YOUR ASSIGNMENT |
Using the text on the sled dog race, answer each question on its own line.
(a) How many dogs did Phillips have in her team?
(b) What did Phillips have to give the dog that almost choked?
(c) About how far into the race is the Central checkpoint?

--- TEXT ---

The Tagish musher has “been an advocate for taking it out of the race” for quite some time.

On Sunday,  the wind was howling over the 1,105-metre mountain.

When Phillips reached the top, her team headed off in the wrong direction.

There was no snow and she had trouble stopping her 14 dogs.

When Phillips realized they were headed over a cliff, she tipped her sled, ran up and undid the team’s tuglines.

After descending off the mountain, things got worse.

Phillips hit severe glaciation just as a rabbit ran across the trail.

The team took off, she couldn’t stop them and one of her dogs slipped.

“The dog was dragging and almost choked,” she said.

“I had to give it mouth-to- mouth.”

Phillips won’t run the Quest coming from Fairbanks again, she said.

“That section between Mile 101 and Central is really treacherous.

“Maybe I’m fussy or something, but I like a bit more control.”

Phillips was planning to blow through the Central checkpoint — about 270 kilometres into the race — but after rolling down the mountain with her sled, things changed.

“With all the rolling around, my dog food broke open,” she said.

“So I thought I better stop and regroup.”

--- LISTED RECORDS ---

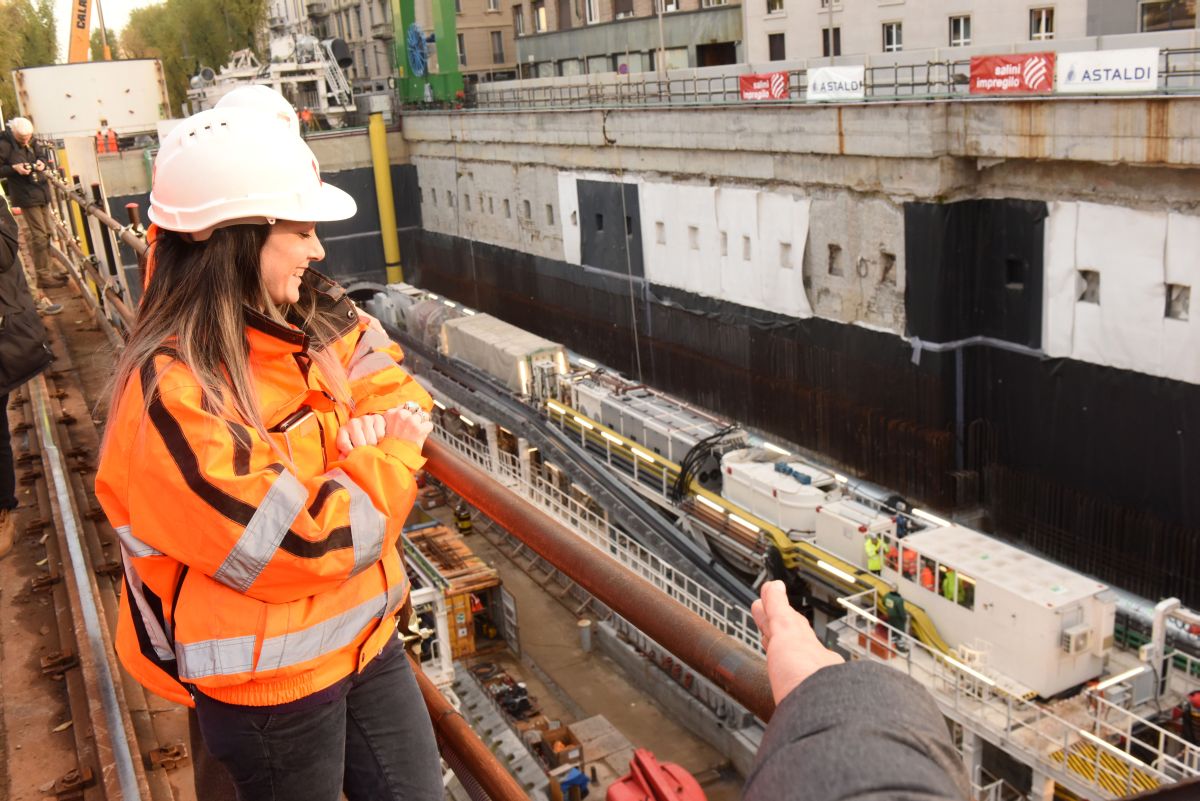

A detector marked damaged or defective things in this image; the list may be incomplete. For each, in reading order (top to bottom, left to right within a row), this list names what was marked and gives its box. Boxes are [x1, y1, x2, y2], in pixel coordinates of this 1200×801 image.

rusty orange pipe [422, 441, 777, 724]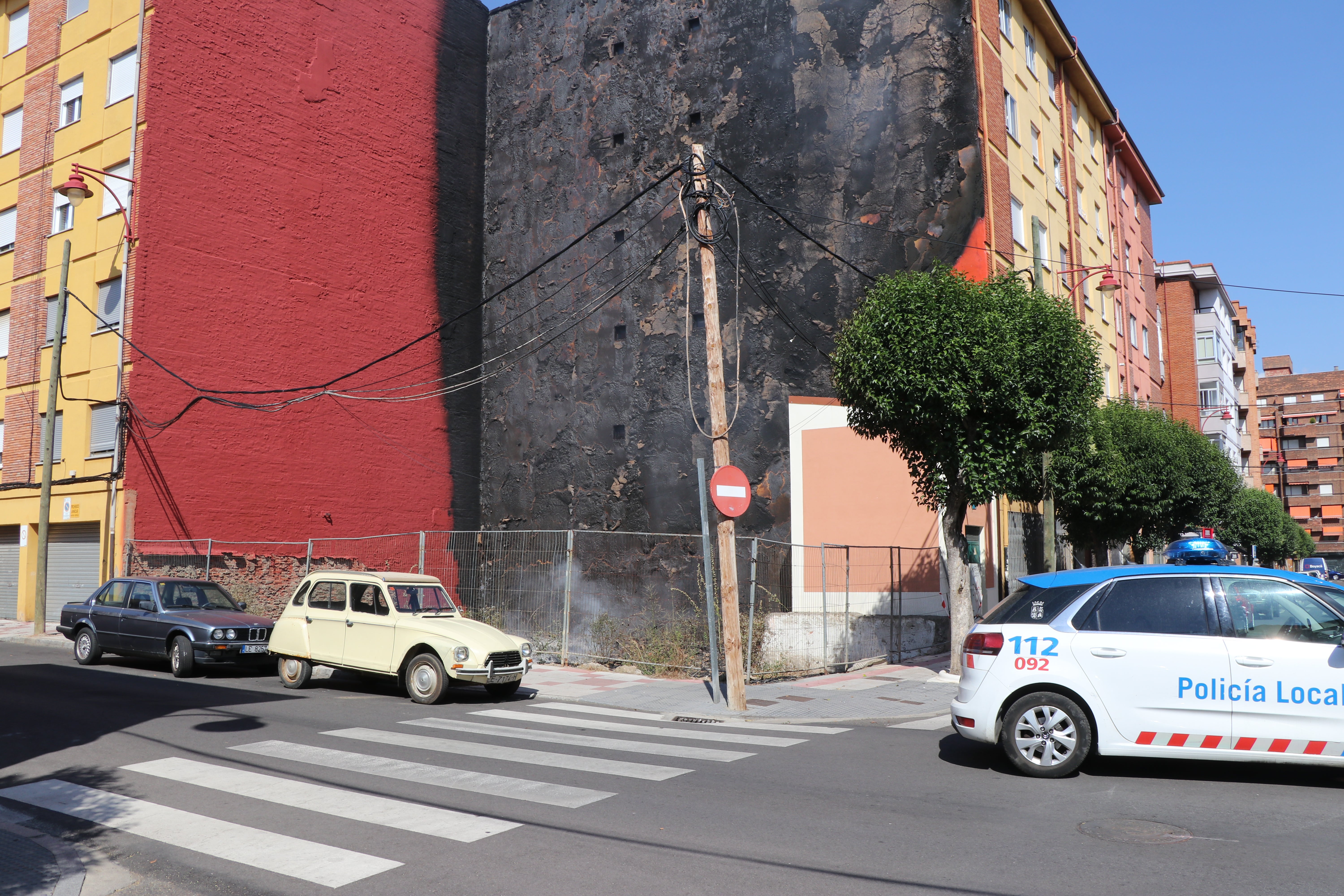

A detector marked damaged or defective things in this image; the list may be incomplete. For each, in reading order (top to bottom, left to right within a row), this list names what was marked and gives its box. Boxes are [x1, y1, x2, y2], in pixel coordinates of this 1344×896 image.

blackened burnt wall [481, 0, 978, 540]
charred brick facade [478, 0, 984, 540]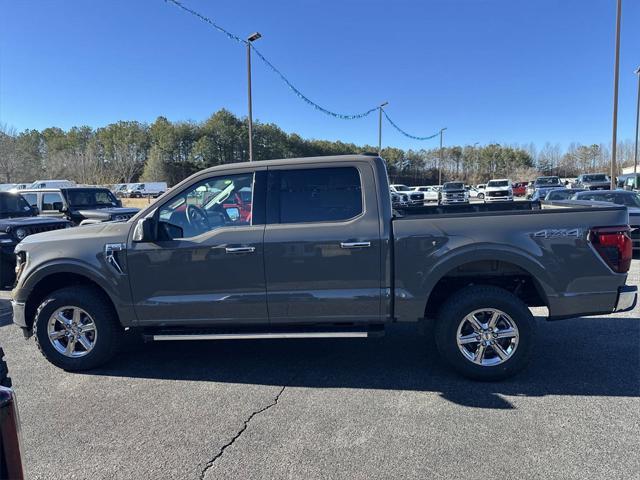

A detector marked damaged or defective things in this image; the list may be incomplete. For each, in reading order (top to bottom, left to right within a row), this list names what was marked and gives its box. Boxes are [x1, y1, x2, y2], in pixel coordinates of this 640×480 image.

pavement crack [200, 386, 284, 480]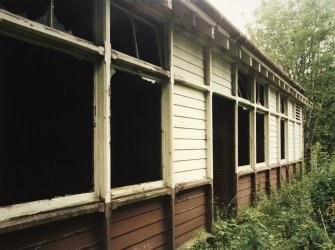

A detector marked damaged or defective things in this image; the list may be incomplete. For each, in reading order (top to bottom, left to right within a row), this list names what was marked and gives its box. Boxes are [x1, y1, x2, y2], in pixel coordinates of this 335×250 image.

broken window frame [0, 5, 103, 223]
broken window frame [110, 1, 164, 67]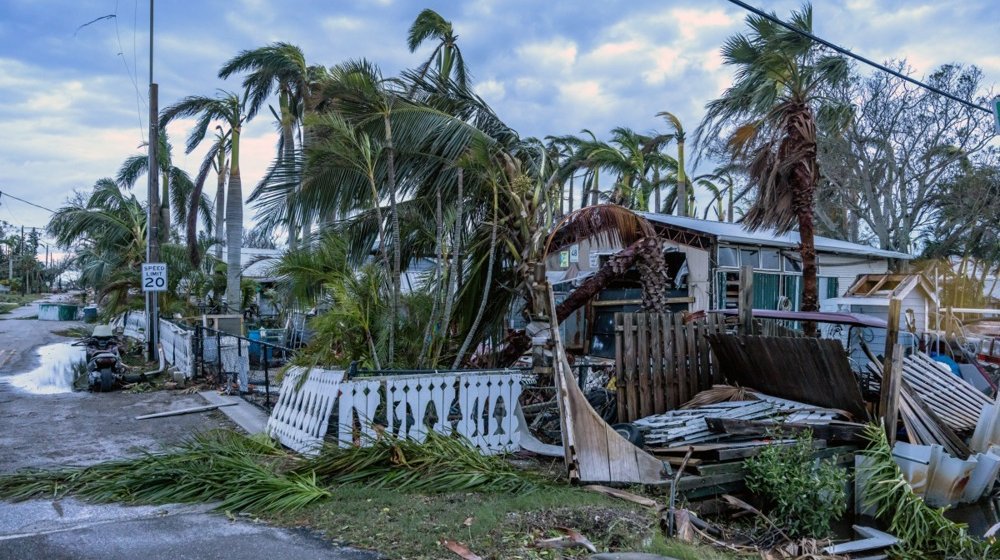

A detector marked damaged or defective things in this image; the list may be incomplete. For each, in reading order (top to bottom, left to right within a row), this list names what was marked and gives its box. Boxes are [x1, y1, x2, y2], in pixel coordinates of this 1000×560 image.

damaged mobile home roof [640, 213, 916, 262]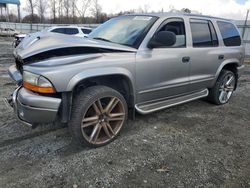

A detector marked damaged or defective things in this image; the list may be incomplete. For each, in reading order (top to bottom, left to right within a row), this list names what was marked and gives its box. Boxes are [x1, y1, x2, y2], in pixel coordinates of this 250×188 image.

crumpled hood [13, 33, 137, 61]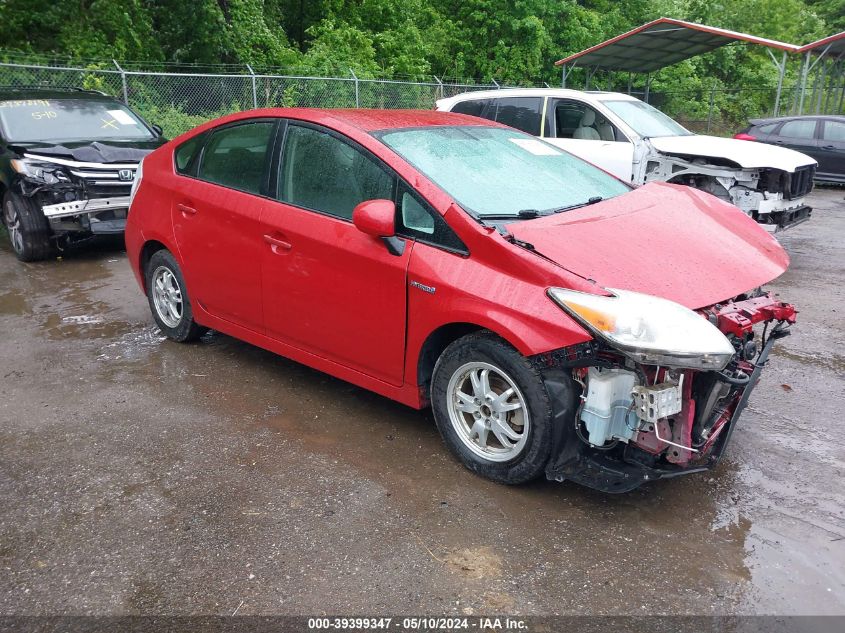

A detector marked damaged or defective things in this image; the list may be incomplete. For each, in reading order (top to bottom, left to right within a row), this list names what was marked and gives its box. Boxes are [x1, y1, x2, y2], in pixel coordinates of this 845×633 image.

damaged front end [10, 153, 137, 239]
white damaged sedan [438, 87, 816, 228]
damaged front end [644, 149, 816, 231]
damaged front end [536, 288, 796, 492]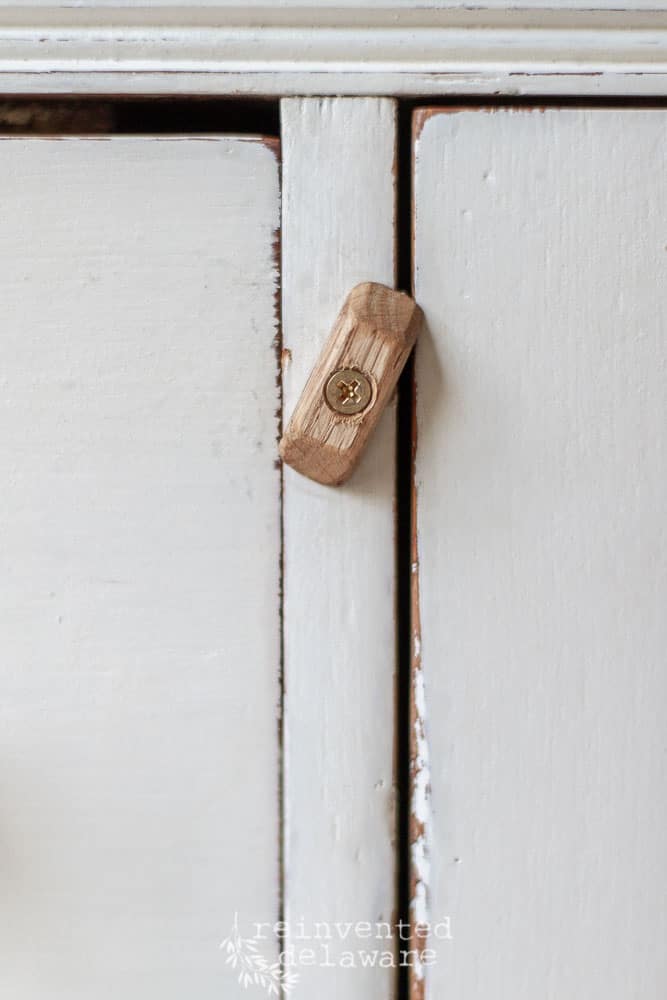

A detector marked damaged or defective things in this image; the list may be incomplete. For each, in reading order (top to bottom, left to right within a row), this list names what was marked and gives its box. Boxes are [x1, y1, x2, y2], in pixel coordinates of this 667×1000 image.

chipped white paint [0, 5, 664, 94]
chipped white paint [0, 135, 282, 1000]
chipped white paint [280, 99, 396, 1000]
chipped white paint [414, 105, 664, 996]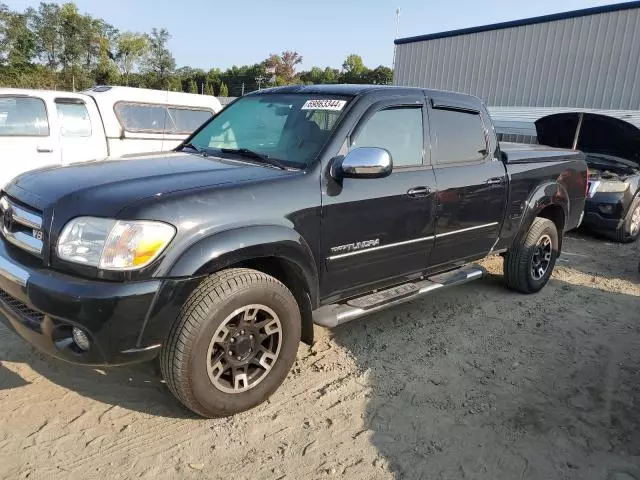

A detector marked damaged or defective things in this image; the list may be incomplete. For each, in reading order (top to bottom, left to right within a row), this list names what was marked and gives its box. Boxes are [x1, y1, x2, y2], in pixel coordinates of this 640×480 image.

damaged vehicle [536, 111, 640, 242]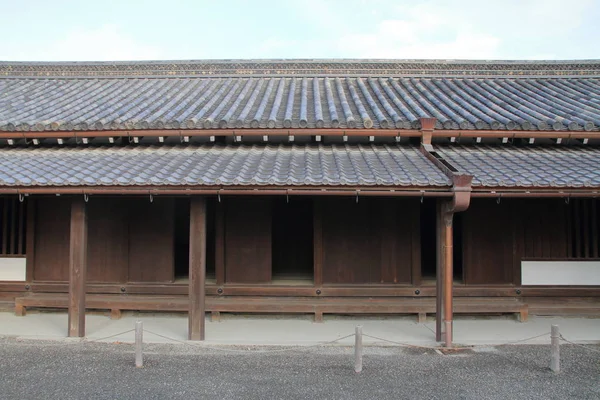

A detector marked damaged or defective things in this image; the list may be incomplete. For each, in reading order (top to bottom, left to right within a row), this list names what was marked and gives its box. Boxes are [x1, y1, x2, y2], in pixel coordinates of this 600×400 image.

rusty downspout [420, 116, 472, 346]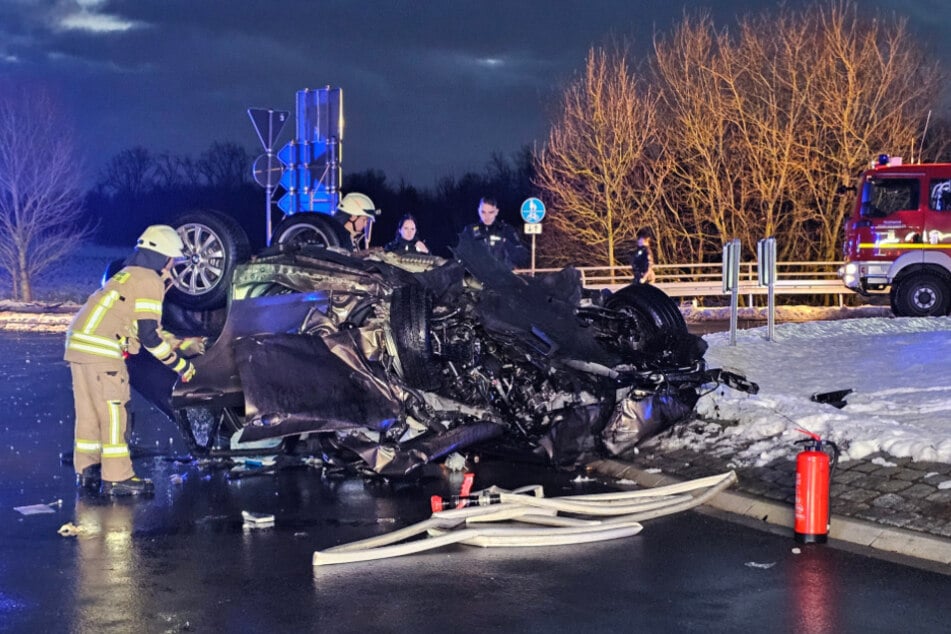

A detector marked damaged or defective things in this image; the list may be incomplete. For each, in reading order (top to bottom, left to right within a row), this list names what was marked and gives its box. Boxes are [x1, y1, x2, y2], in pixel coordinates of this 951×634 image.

overturned wrecked car [132, 210, 760, 476]
crushed car body [130, 237, 764, 474]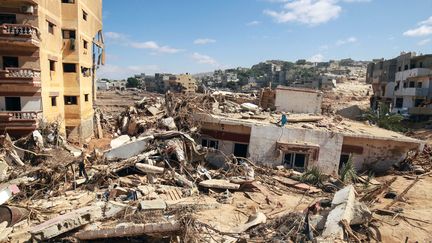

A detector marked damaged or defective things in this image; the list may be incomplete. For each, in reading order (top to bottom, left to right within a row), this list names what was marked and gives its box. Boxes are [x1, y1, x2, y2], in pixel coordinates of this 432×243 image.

broken concrete slab [104, 135, 154, 161]
broken window [284, 153, 308, 172]
broken concrete slab [0, 184, 19, 205]
broken concrete slab [30, 205, 104, 241]
broken concrete slab [75, 219, 180, 240]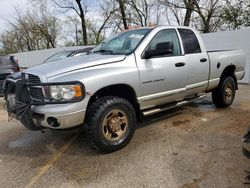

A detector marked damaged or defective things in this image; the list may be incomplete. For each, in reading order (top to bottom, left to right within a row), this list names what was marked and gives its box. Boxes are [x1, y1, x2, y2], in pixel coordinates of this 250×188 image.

damaged vehicle [3, 26, 246, 153]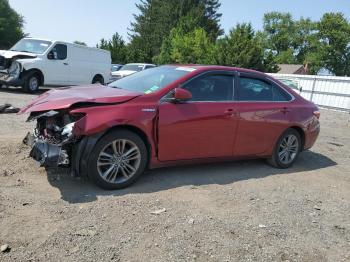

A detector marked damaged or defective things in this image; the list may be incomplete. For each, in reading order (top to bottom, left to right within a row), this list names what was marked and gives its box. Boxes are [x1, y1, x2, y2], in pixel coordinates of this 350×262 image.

bent hood [19, 84, 143, 112]
damaged red sedan [19, 64, 320, 189]
crumpled front bumper [23, 133, 69, 168]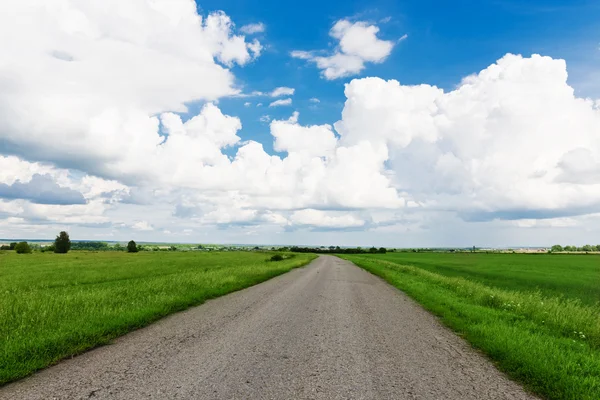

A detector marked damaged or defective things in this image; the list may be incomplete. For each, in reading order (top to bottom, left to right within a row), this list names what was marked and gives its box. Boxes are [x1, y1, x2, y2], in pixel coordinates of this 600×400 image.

cracked asphalt surface [0, 256, 536, 400]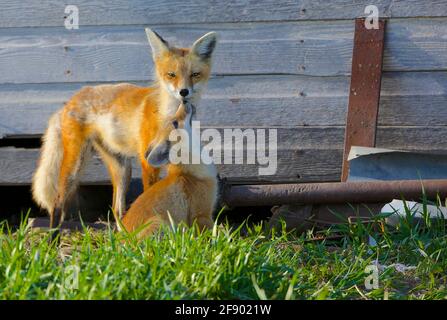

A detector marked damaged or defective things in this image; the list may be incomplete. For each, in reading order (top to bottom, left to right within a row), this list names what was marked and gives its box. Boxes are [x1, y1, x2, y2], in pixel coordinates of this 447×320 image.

rusted metal bracket [342, 18, 386, 181]
rusty metal sheet [342, 18, 386, 181]
rusty metal pipe [224, 179, 447, 206]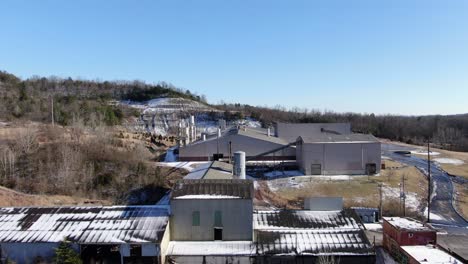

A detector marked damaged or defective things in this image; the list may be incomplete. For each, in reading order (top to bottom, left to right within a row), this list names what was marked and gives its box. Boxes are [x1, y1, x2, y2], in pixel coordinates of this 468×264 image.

rusty metal roof [0, 206, 170, 243]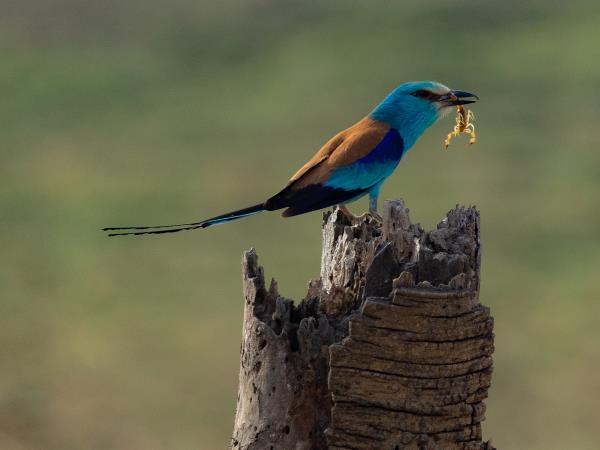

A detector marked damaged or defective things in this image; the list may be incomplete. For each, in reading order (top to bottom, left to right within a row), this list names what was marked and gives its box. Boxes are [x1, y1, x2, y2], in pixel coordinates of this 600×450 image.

splintered wood [446, 104, 478, 149]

---

SOLUTION FOR THIS PROBLEM |
(a) 14 dogs.
(b) Mouth-to-mouth.
(c) About 270 kilometers.